[Data for this task Boundary: Start]
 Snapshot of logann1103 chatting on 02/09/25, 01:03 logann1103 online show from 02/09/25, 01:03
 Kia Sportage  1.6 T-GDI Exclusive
[Data for this task Boundary: End]
[Data for this task Boundary: Start]
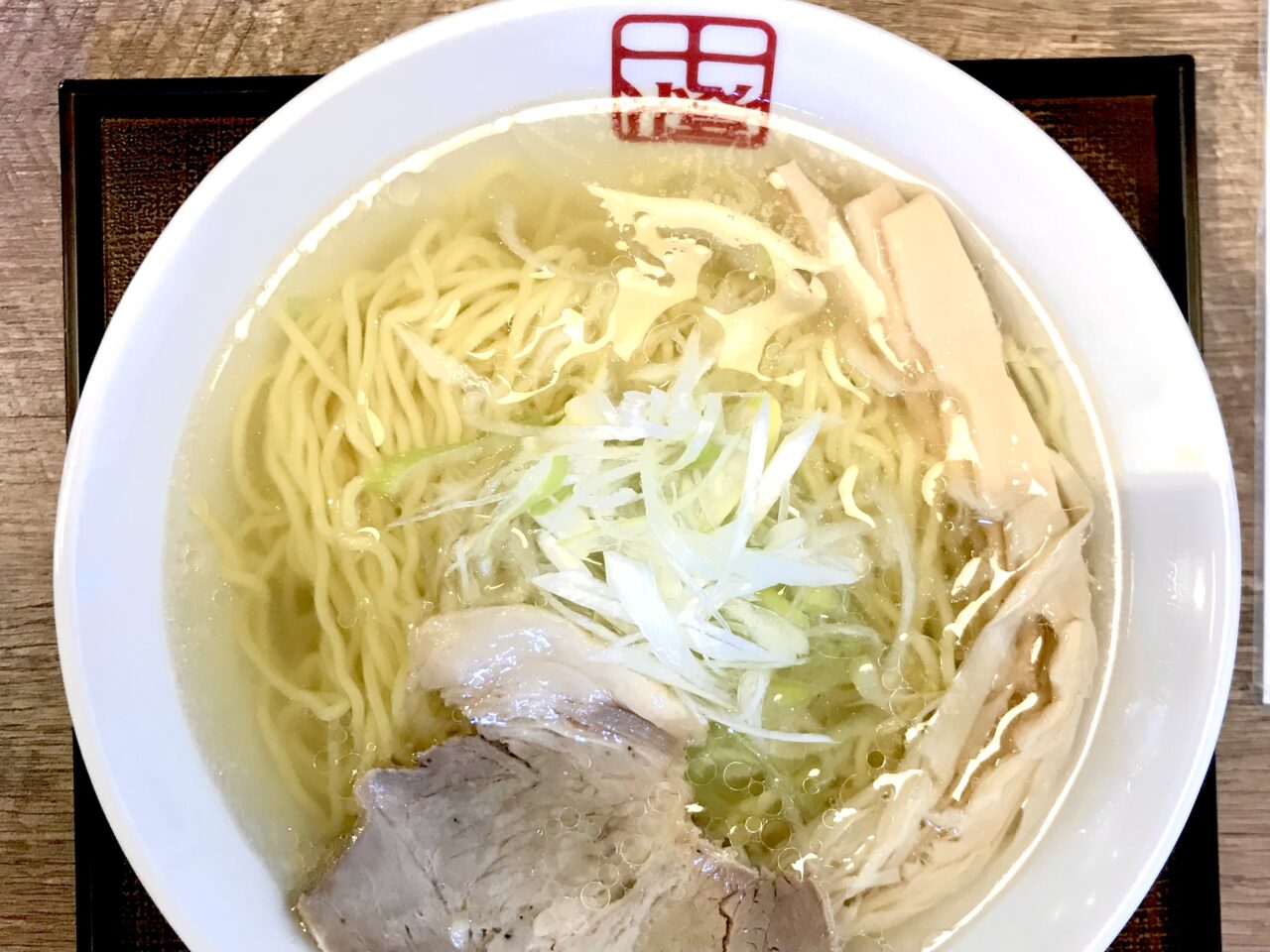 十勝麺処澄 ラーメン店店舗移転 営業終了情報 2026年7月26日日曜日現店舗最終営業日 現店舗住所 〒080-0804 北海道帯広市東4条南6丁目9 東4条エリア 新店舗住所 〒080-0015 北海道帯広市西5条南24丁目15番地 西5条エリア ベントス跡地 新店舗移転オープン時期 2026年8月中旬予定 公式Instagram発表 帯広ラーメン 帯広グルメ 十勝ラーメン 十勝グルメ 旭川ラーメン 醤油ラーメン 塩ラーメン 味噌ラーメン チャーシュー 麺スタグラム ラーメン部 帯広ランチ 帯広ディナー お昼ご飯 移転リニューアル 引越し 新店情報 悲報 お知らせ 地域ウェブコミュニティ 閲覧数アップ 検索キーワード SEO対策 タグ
[Data for this task Boundary: End]
[Data for this task Boundary: Start]
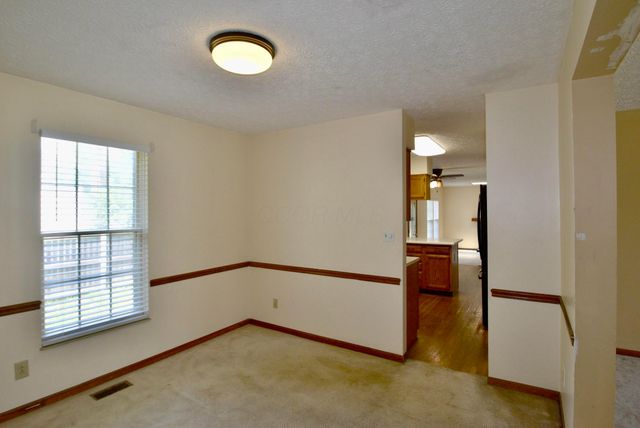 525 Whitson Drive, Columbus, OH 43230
[Data for this task Boundary: End]
=== Directions for this task ===
From the material above, set down exactly the lines starting at the one with "Snapshot of logann1103" and ending at the one with "1.6 T-GDI Exclusive", end lines included.

=== Task answer ===
 Snapshot of logann1103 chatting on 02/09/25, 01:03 logann1103 online show from 02/09/25, 01:03
 Kia Sportage  1.6 T-GDI Exclusive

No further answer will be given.